Page-level text extractions:
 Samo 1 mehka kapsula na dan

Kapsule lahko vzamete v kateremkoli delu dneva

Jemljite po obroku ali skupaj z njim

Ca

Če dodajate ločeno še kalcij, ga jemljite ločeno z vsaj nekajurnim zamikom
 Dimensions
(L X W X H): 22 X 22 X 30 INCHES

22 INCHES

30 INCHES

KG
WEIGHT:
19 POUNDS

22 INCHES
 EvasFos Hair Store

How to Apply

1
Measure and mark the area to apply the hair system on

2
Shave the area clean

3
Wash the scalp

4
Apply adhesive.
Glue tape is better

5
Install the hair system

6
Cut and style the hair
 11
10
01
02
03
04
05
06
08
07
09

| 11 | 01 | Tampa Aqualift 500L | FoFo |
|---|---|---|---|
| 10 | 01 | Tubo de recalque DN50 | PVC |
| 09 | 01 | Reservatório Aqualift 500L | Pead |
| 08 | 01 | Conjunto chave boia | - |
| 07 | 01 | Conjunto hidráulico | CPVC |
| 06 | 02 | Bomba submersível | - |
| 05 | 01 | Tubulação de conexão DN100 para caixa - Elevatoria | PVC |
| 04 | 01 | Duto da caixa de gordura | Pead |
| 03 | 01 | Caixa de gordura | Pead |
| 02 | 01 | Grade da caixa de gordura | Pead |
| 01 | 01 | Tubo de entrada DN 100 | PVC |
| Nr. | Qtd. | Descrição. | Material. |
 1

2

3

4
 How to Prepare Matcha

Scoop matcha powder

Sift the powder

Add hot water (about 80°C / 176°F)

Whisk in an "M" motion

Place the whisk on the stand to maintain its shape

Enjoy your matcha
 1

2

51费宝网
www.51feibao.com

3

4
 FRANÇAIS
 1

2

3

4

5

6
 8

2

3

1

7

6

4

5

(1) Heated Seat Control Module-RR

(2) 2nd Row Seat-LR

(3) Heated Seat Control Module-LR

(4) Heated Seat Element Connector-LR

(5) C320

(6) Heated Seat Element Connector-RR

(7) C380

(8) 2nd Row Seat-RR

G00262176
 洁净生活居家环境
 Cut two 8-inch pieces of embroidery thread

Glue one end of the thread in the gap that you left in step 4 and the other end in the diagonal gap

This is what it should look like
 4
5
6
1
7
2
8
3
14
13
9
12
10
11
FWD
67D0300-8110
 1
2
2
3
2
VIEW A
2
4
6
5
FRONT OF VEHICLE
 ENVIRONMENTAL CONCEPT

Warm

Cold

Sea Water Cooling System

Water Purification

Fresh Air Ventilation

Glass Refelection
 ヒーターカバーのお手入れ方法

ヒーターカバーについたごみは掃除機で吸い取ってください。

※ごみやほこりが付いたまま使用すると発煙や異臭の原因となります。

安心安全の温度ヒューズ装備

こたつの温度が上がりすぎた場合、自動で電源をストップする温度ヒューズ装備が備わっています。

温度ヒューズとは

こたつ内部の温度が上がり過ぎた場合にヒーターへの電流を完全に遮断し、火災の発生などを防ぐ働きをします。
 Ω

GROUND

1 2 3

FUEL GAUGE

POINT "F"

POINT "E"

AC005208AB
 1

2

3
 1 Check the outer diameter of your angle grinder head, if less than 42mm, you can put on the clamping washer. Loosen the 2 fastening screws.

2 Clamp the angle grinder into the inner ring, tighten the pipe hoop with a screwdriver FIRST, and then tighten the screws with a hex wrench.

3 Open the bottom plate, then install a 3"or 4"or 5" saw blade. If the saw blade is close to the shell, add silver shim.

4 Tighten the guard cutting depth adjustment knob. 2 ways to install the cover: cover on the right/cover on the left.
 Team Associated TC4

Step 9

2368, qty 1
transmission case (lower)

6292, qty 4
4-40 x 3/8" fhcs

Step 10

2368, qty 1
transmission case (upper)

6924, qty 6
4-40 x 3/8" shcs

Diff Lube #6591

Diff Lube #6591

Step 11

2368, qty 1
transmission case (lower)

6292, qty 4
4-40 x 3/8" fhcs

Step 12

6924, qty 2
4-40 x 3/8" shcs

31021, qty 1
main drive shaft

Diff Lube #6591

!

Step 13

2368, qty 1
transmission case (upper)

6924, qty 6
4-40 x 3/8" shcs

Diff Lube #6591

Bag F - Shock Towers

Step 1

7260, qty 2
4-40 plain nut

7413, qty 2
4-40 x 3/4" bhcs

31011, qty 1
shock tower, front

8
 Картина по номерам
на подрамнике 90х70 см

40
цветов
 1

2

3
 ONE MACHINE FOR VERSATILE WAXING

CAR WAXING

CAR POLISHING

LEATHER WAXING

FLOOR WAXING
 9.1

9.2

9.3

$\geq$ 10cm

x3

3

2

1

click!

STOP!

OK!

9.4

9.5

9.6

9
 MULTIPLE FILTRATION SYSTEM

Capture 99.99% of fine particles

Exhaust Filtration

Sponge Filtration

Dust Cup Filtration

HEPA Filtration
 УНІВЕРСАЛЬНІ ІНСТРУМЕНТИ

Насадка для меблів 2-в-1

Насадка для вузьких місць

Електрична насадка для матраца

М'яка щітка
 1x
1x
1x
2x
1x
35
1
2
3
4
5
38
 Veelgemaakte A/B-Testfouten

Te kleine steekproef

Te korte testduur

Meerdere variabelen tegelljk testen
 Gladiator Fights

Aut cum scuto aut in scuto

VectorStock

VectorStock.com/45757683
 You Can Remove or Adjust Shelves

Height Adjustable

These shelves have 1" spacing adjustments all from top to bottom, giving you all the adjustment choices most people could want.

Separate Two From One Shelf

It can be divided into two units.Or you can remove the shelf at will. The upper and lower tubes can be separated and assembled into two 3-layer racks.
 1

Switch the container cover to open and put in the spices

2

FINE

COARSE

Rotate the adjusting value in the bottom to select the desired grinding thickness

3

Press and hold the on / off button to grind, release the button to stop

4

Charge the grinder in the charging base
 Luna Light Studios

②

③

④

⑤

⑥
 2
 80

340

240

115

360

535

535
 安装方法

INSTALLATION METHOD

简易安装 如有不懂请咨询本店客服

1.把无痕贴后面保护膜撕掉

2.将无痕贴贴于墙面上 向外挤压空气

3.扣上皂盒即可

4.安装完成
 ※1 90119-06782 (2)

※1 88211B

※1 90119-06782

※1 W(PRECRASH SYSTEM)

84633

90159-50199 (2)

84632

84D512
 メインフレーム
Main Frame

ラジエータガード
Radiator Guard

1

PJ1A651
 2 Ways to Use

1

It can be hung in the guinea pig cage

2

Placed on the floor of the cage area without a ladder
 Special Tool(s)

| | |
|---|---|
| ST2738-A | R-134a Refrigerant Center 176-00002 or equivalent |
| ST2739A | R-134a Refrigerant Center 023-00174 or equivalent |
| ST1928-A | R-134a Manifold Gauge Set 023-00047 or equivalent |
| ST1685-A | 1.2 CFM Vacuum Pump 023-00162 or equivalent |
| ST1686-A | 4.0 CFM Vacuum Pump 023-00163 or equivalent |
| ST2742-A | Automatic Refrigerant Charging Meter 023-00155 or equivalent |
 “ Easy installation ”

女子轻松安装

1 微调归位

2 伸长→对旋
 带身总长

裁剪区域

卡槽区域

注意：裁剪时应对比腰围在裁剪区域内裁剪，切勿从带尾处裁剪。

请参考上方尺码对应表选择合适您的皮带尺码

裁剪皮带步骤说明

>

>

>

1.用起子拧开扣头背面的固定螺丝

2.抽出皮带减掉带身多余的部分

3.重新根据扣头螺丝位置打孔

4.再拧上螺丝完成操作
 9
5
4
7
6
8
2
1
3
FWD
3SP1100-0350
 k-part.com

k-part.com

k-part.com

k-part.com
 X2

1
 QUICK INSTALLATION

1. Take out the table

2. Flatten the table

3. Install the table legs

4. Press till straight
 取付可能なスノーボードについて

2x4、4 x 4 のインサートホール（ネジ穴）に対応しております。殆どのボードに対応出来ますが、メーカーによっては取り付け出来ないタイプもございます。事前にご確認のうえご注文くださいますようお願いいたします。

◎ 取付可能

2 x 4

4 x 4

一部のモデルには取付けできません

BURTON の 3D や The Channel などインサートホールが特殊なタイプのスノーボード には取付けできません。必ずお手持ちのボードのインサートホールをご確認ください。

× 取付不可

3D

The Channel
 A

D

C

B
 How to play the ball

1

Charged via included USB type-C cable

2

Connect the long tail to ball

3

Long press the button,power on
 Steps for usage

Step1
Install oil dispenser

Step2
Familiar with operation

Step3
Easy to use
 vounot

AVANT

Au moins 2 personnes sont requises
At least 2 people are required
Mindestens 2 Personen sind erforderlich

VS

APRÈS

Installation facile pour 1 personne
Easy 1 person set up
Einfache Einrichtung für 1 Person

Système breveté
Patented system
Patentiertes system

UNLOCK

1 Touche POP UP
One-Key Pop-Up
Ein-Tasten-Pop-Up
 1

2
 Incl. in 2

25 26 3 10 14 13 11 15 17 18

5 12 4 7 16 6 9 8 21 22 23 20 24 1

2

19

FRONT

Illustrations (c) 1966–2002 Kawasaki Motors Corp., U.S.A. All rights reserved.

● **Goal of the exercise**: The answer should consist solely of the lines from the first line above through the one with "Duto da caixa de gordura | Pead |", both included, repeated exactly.

● **Response box**:
 Samo 1 mehka kapsula na dan

Kapsule lahko vzamete v kateremkoli delu dneva

Jemljite po obroku ali skupaj z njim

Ca

Če dodajate ločeno še kalcij, ga jemljite ločeno z vsaj nekajurnim zamikom
 Dimensions
(L X W X H): 22 X 22 X 30 INCHES

22 INCHES

30 INCHES

KG
WEIGHT:
19 POUNDS

22 INCHES
 EvasFos Hair Store

How to Apply

1
Measure and mark the area to apply the hair system on

2
Shave the area clean

3
Wash the scalp

4
Apply adhesive.
Glue tape is better

5
Install the hair system

6
Cut and style the hair
 11
10
01
02
03
04
05
06
08
07
09

| 11 | 01 | Tampa Aqualift 500L | FoFo |
|---|---|---|---|
| 10 | 01 | Tubo de recalque DN50 | PVC |
| 09 | 01 | Reservatório Aqualift 500L | Pead |
| 08 | 01 | Conjunto chave boia | - |
| 07 | 01 | Conjunto hidráulico | CPVC |
| 06 | 02 | Bomba submersível | - |
| 05 | 01 | Tubulação de conexão DN100 para caixa - Elevatoria | PVC |
| 04 | 01 | Duto da caixa de gordura | Pead |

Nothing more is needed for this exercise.